DFS and BFS visit all nodes explorable from a given start node. To explore an entire graph that is not necessarily connected, we can do something like this:
while there are still unvisited nodes:
u = an unvisited node
DFS(u)In this way, all nodes in the graph get visited. In Problems 1 and 2, assume that we are using an approach like this to visit all nodes in the graph in question.
What’s the runtime of DFS on a graph with \(v\) nodes and \(e\) edges?
What’s the runtime of BFS on a graph with \(v\) nodes and \(e\) edges?
Try running BFS(2) on the following undirected graph:
Write the order in which nodes are visited, then label each node with the path length to the origin (2).

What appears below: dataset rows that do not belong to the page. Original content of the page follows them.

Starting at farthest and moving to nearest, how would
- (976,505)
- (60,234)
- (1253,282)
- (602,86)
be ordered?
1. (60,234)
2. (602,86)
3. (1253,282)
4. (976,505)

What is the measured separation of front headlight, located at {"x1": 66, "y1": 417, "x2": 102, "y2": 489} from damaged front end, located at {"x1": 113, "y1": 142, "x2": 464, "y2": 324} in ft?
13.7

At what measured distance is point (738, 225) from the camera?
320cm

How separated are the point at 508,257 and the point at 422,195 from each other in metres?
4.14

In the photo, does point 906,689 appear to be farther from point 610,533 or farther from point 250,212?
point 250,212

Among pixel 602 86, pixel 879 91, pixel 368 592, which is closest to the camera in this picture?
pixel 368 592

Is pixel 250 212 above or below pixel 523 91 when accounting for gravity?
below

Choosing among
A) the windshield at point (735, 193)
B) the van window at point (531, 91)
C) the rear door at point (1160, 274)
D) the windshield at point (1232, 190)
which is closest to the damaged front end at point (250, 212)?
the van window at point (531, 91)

What do you notice about the visit order of BFS?
Consider this: a tree is a special kind of undirected graph with only one path between all pairs of nodes (you could also define it to be a directed graph with edges pointing from parent to child).
DFS(root) on a binary search tree corresponds to which tree traversal?
BFS(root) on any tree corresponds to which tree traversal?
For this problem, let’s stick to thinking about undirected graphs. A connected component is a subgraph that is connected. The number of connected components in a graph is the smallest number of components that, taken together, comprise the whole graph. For example, the following graph has 3 connected components:
Suppose you have an adjacency list representation of a graph. Devise an algorithm to count the number of connected components. Hint: What can you say about the subgraph containing the set of nodes visited by a DFS and all edges that connect pairs of those nodes (this is called the induced subgraph)?